■ TAREFA ESCRITA A ■
Mostre todas as linhas abaixo que contêm a palavra "this".

■ TEXTO ■
◇ ◇ ◇ ◇ ◇ ◇ ◇

Hoje, o maçarico-de-bico-fino está classificado na Lista Vermelha da União Internacional de Conservação da Natureza (UICN) como Criticamente Em Perigo. Mas agora, uma equipa de investigadores alerta que esta espécie já estará extinta em todo o mundo, num artigo científico publicado a 17 de Novembro na revista IBIS (International Journal of Avian Science).

Maçarico-de-bico-fino recolhido por Albarda, J.H. em 1889. Foto: Naturalis Biodiversity Center

Investigadores da RSPB (Royal Society for Protection of Birds), da Birdlife International, do Naturalis Biodiversity Center (Países Baixos) e do Museu de História Natural de Londres confirmaram a provável extinção do maçarico-de-bico-fino, uma ave migradora costeira vista pela última vez em Marrocos em 1995. 

Esta é a primeira extinção mundial conhecida de uma ave do continente na Europa, Norte de África e Ásia Ocidental desde 1500. Outras duas espécies extinguiram-se nesta região do mundo mas eram espécies de ilhas e não do continente (as espécies de ilhas tendem a ter taxas de extinção mais elevadas). Eram o arau-gigante (Pinguinus impennis) – visto pela última vez em 1844 – e o ostraceiro-das-canárias (Haematopus meadewaldoi), cuja ausência foi notada por volta de 1940.

Durante décadas foram feitos esforços para tentar encontrar maçaricos-de-bico-fino nos territórios de reprodução e de invernada mas sem sucesso. Alex Bond, curador das Aves no Museu de História Natural de Londres, fez parte das equipas à procura desta ave. “Quando o maçarico-de-bico-fino deixou de regressar ao seu principal local de invernada em Merja Zerga, Marrocos, foram feitos muitos esforços para tentar localizá-lo nas zonas de reprodução”, contou Alex Bond, em comunicado. “Várias expedições, milhares de quilómetros quadrados vasculhados. E, infelizmente, tudo isto deu em nada.”

◇ ◇ ◇ ◇ ◇ ◇ ◇

■ TAREFA ESCRITA B ■
Segundo o texto, onde e em que ano o maçarico-de-bico-fino foi visto pela última vez?

◇ ◇ ◇ ◇ ◇ ◇ ◇

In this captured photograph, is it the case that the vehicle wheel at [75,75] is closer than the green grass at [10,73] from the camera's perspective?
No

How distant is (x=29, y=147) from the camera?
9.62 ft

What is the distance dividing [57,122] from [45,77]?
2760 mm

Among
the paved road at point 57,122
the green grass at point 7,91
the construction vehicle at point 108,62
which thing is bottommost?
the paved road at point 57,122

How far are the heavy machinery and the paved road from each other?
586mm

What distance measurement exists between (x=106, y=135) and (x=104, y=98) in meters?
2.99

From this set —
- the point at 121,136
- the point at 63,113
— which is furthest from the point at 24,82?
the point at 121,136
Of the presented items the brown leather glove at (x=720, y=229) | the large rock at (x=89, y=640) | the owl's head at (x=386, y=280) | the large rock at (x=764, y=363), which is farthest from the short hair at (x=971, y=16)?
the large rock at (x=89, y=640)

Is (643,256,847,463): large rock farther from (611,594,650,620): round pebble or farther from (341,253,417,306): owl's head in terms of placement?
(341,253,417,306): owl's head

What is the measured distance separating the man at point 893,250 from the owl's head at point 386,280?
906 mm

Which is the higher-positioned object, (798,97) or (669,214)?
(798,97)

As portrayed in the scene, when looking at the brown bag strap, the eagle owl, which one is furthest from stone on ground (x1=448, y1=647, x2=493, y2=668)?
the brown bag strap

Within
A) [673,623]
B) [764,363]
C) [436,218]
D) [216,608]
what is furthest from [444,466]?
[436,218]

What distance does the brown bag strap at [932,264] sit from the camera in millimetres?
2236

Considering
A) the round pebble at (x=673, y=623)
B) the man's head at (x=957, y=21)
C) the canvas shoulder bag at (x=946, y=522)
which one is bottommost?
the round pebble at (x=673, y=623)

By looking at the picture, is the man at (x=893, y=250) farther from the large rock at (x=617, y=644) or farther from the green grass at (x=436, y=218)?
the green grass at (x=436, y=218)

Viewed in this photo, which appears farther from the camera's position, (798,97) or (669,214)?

◇ ◇ ◇ ◇ ◇ ◇ ◇

■ RESULTADO DA TAREFA A ■
In this captured photograph, is it the case that the vehicle wheel at [75,75] is closer than the green grass at [10,73] from the camera's perspective?
From this set —
Viewed in this photo, which appears farther from the camera's position, (798,97) or (669,214)?

■ RESULTADO DA TAREFA B ■
Em Marrocos, em 1995.